En la capital lusa sin embargo el problema parece especialmente enconado. Los visitante ya disponen allí de tranvías diseñados a propósito para turistas, de color rojo, pero usarlos sale más caro y eso les ha restado atractivo. A eso se añade la complicada orografía de la ciudad y lo tremendamente populares que se han vuelto los coches amarillos en las guías para visitantes.
¿Tan grande es el problema? Más allá de las quejas de los vecinos o las peticiones públicas al Ayuntamiento para que solvente el problema, llegan dos búsquedas rápidas en Google para entender el alcance del desafío. La primera tiene que ver con las guías de viajes y las redes. En las primeras los tranvías se citan con frecuencia como una forma genuina de conocer Lisboa. En las segundas, los coches amarillos se han convertido en todo un fenómeno.
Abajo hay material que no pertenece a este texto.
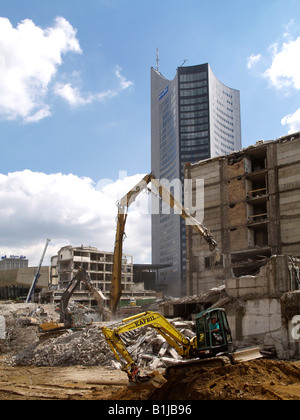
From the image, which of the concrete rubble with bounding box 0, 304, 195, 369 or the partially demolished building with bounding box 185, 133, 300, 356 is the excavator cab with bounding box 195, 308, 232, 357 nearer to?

La otra clave es el éxito turístico de la capital.
El flujo de visitantes ha ido creciendo a buen ritmo a lo largo de los últimos años —con el parón de la pandemia— y de hecho el conjunto de Portugal logró un récord mensual de turistas extranjeros el pasado verano, con una afluencia especialmente intensa de españoles, franceses, británicos y estadounidenses. En agosto de 2023 ya se esperaba que Lisboa registrarse un dato histórico de 19 millones de pernoctaciones anuales, un 12% más que en 2019, situando el foco político en el debate sobre el "sobreturismo" y sus efectos en los precios de la vivienda.